BACKGROUND: The establishment of crisis resolution teams (CRTs) is part of the national mental health policy in several Western countries. The purpose of the present study is to describe characteristics of CRTs and their patients, explore the differences between CRTs, and examine whether the CRTs in Norway is organized according to the international CRT model. METHODS: The study was a naturalistic study of eight CRTs and 680 patients referred to these teams in Norway. Mental health problems were assessed using the Health of the Nation Outcome Scales (HoNOS), Global Assessment of Functioning Scales (GAF) and the International Statistical Classification of Diseases and Related Health Problems, 10th Revision (ICD-10). RESULTS: None of the CRTs operated 24 hours a day, seven days a week (24/7 availability) or had gate-keeping functions for acute wards. The CRTs also treated patients who were not considered for hospital admission. Forty per cent of patients waited more than 24 hours for treatment.

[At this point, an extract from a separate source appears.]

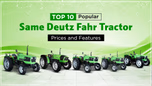 Top 10 Popular Same Deutz Fahr Tractors in India: Prices and Features Article Top 10 Popular Same Deutz Fahr Tractors in India: Prices and Features Article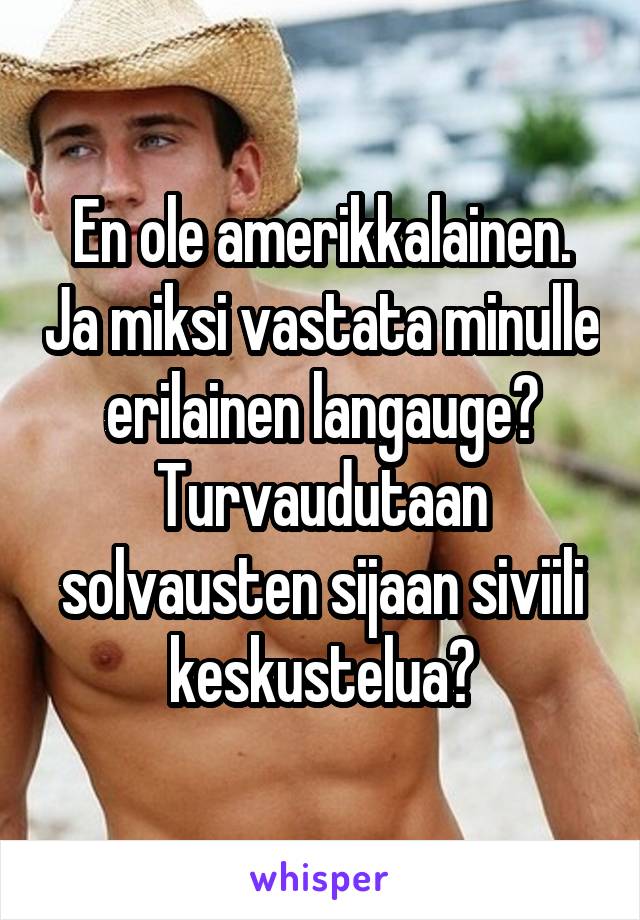 En ole amerikkalainen. Ja miksi vastata minulle erilainen langauge? Turvaudutaan solvausten sijaan siviili keskustelua?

Fourteen per cent had psychotic symptoms, and 69% had affective symptoms. There were significant variations between teams in patients' total severity of symptoms and social problems, but no variations between teams with respect to patients' aggressive behaviour, non-accidental self-injury, substance abuse or psychotic symptoms. There was a tendency for teams operating extended hours to treat patients with more severe mental illnesses. CONCLUSIONS: The CRT model has been implemented in Norway without a rapid response, gate-keeping function and 24/7 availability. These findings indicate that the CRTs do not completely fulfil their intended role in the mental health system.